Consider the material that follows. How many of its lines contain "site"? Reply with the number alone.
Start of ENTRIES PROVIDED
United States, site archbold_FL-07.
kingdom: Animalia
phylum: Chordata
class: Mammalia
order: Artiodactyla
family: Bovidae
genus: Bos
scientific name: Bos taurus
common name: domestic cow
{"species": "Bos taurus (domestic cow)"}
End of ENTRIES PROVIDED
Start of ENTRIES PROVIDED
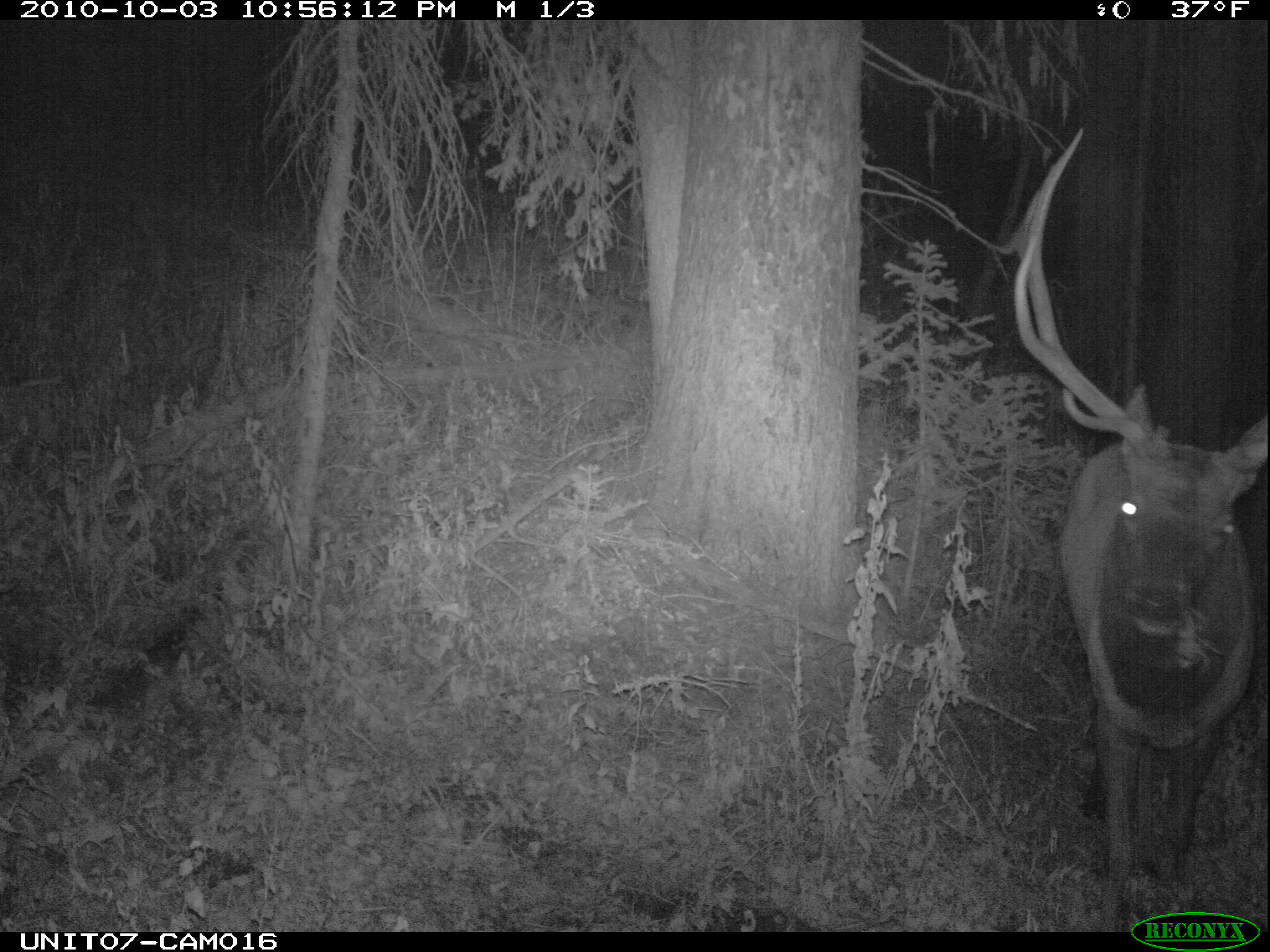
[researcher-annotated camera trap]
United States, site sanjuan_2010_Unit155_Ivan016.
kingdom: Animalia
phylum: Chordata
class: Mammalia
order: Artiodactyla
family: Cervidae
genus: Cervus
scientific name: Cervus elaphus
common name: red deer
End of ENTRIES PROVIDED
* [RESULT OF THE TASK]: 2